Rewrite the records below as one numbered list of their lines, skipping blank lines. Leave the pictures out.

== == ==

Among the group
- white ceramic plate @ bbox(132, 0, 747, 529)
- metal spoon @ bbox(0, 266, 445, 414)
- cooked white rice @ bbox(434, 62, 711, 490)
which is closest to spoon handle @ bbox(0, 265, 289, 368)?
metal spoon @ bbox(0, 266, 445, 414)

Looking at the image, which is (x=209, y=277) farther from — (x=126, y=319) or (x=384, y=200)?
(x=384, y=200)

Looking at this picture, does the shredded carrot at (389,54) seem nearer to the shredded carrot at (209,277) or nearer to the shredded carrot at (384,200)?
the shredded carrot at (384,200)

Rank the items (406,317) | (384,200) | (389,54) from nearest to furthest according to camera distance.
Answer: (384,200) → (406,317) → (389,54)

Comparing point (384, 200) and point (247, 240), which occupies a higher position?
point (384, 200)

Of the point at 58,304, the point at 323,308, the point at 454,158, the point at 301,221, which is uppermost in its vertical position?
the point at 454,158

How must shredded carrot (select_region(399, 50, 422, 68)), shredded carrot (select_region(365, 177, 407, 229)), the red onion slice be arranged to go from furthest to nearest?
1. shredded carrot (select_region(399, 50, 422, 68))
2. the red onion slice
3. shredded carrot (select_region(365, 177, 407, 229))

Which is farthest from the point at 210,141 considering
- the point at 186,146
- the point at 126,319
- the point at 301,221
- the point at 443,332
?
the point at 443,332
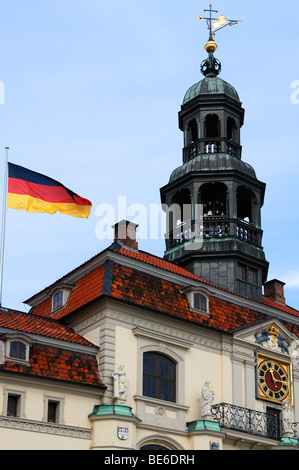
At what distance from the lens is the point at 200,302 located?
135ft

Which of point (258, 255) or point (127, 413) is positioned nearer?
point (127, 413)

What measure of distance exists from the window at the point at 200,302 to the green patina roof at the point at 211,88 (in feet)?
53.6

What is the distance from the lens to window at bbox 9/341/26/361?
3394 centimetres

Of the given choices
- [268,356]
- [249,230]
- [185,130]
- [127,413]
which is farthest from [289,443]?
[185,130]

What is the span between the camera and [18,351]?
34.1 metres

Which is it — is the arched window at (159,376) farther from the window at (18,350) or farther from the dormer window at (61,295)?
the window at (18,350)

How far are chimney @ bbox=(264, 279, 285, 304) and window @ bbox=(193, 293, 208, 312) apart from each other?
421 inches

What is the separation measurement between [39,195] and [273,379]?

== == ==

> [Written reply]:
1. Among the group
2. - white ceramic plate @ bbox(132, 0, 747, 529)
3. - metal spoon @ bbox(0, 266, 445, 414)
4. - cooked white rice @ bbox(434, 62, 711, 490)
5. which is closest to spoon handle @ bbox(0, 265, 289, 368)?
6. metal spoon @ bbox(0, 266, 445, 414)
7. Looking at the image, which is (x=209, y=277) farther from — (x=126, y=319) or (x=384, y=200)?
8. (x=384, y=200)
9. Looking at this picture, does the shredded carrot at (389,54) seem nearer to the shredded carrot at (209,277) or nearer to the shredded carrot at (384,200)?
10. the shredded carrot at (384,200)
11. Rank the items (406,317) | (384,200) | (389,54) from nearest to furthest according to camera distance.
12. Answer: (384,200) → (406,317) → (389,54)
13. Comparing point (384, 200) and point (247, 240), which occupies a higher position?
14. point (384, 200)
15. Of the point at 58,304, the point at 323,308, the point at 454,158, the point at 301,221, which is uppermost in its vertical position?
16. the point at 454,158
17. How must shredded carrot (select_region(399, 50, 422, 68)), shredded carrot (select_region(365, 177, 407, 229)), the red onion slice be arranged to go from furthest to nearest?
18. 1. shredded carrot (select_region(399, 50, 422, 68))
19. 2. the red onion slice
20. 3. shredded carrot (select_region(365, 177, 407, 229))
21. Which is farthest from the point at 210,141 considering
22. - the point at 186,146
23. - the point at 126,319
24. - the point at 301,221
25. - the point at 443,332
26. ?
27. the point at 443,332
28. At what distance from the lens is the point at 200,302 located?
29. 135ft
30. Which of point (258, 255) or point (127, 413) is positioned nearer?
31. point (127, 413)
32. What measure of distance exists from the window at the point at 200,302 to the green patina roof at the point at 211,88 (in feet)?
33. 53.6
34. What is the distance from the lens to window at bbox 9/341/26/361?
35. 3394 centimetres
36. Of the given choices
37. - [268,356]
38. - [249,230]
39. - [185,130]
40. - [127,413]
41. which is farthest from [289,443]?
42. [185,130]
43. What is the span between the camera and [18,351]?
44. 34.1 metres
45. Which is it — is the arched window at (159,376) farther from the window at (18,350) or farther from the dormer window at (61,295)?
46. the window at (18,350)
47. How far are chimney @ bbox=(264, 279, 285, 304) and window @ bbox=(193, 293, 208, 312) apart from each other?
48. 421 inches
49. What is the separation measurement between [39,195] and [273,379]?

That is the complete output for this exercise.